▶ **SUPPLIED MATERIAL**

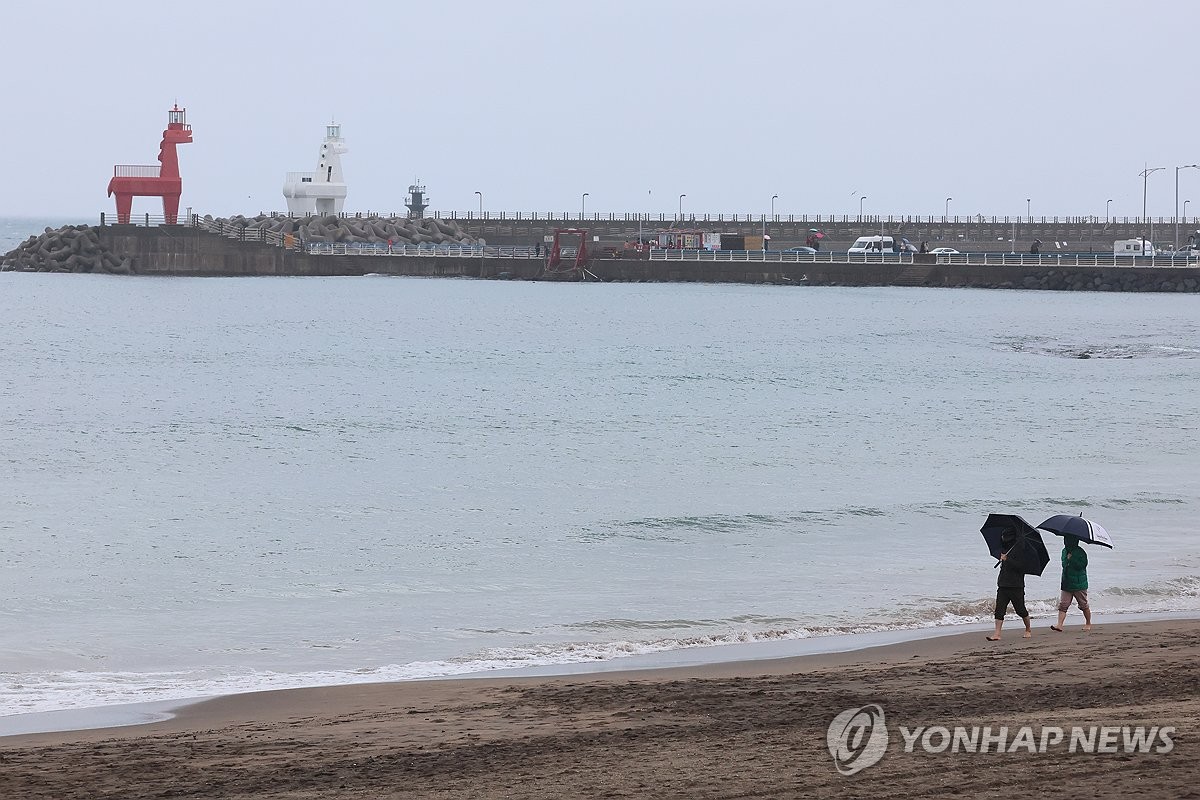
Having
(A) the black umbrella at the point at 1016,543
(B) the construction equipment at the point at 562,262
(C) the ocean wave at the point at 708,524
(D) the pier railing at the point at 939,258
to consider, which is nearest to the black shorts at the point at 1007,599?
(A) the black umbrella at the point at 1016,543

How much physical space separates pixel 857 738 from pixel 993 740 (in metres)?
0.70

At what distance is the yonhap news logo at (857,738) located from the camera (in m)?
7.18

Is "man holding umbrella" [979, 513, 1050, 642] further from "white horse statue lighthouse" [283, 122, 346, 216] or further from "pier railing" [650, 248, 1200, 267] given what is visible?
"white horse statue lighthouse" [283, 122, 346, 216]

▶ **GIVEN PROBLEM**
Copy the stretch of the records from the line containing "At what distance" through the end of the records, reproducing each line exactly.

▶ **ANSWER TO THIS EXERCISE**
At what distance is the yonhap news logo at (857,738) located from the camera (in m)?
7.18

Is "man holding umbrella" [979, 513, 1050, 642] further from "white horse statue lighthouse" [283, 122, 346, 216] or further from "pier railing" [650, 248, 1200, 267] given what is visible?
"white horse statue lighthouse" [283, 122, 346, 216]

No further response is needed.